Framework revision: Ireland and France
- France plans to continue its national policy on Ending Sexual Violence and Harassment beyond the 2021–2025 framework. An Expert Group was convened, consultations were conducted with stakeholders, and implementation of a revised framework is planned for 2026.
- Ireland is reviewing and renewing the 2019 national framework through an expert group process and broad consultation, with a revised framework planned for implementation in 2026.
New initiatives or working groups: Austria and Belgium
- Austria plans to establish a stakeholder working group to implement the findings and recommendations from the European Research Area National Action Plan (ERA-NAP) status quo survey.
- Belgium mentions regional action plans, though details are limited. These represent softer governance instruments, based on coordination rather than legal change.
Gender Equality Plan requirement as a driver: Croatia, Slovakia
- Croatia highlights mandatory Gender Equality Plans for higher education and research institutions and links gender integration to project eligibility in research funding since 2022. This mechanism embeds gender-based violence prevention within research governance and funding conditionality.
- Slovakia mentions the continuation of Gender Equality Plans, specialised training, internal zero-tolerance policies, and preparation of a draft national strategy for gender equality in research and innovation.
Strategic alignment without specified instruments
- Albania frames strengthening within its National Strategy for Gender Equality 2021–2030 and emphasises alignment with EU-level expectations.
Methodology in brief
Data were collected via a questionnaire developed by GenderSAFE. National representatives provided information on the national policy and legislative mix with links to the documents where available; for in-depth analysis, the respondents selected the main policy instrument for which detailed information was provided including on aspects related to the recommendations in the three pillars of the Zero Tolerance Code of Conduct. The GenderSAFE team conducted a targeted document review of some of the shared instruments to clarify ambiguities and support consistent coding.
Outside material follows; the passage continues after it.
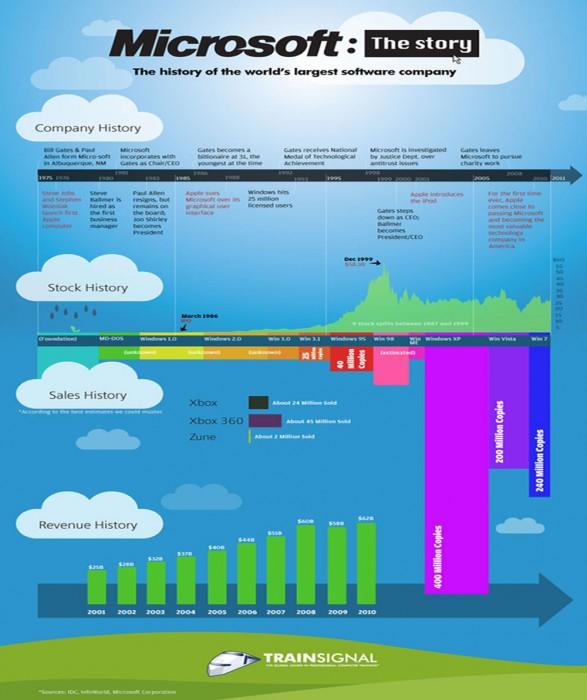 La historia de Microsoft en una infografía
They also double-checked information about the instruments with respondents, including the policy comprehensiveness coding.
To assess policy comprehensiveness, indicators were applied using predefined rules and thresholds across a five-category scale (Comprehensive, Developing, Intermediary, Emerging, Absent). For pillar-level analysis (Commitment/Action/Accountability), only countries with dedicated (sector-specific) instruments were included (N=12).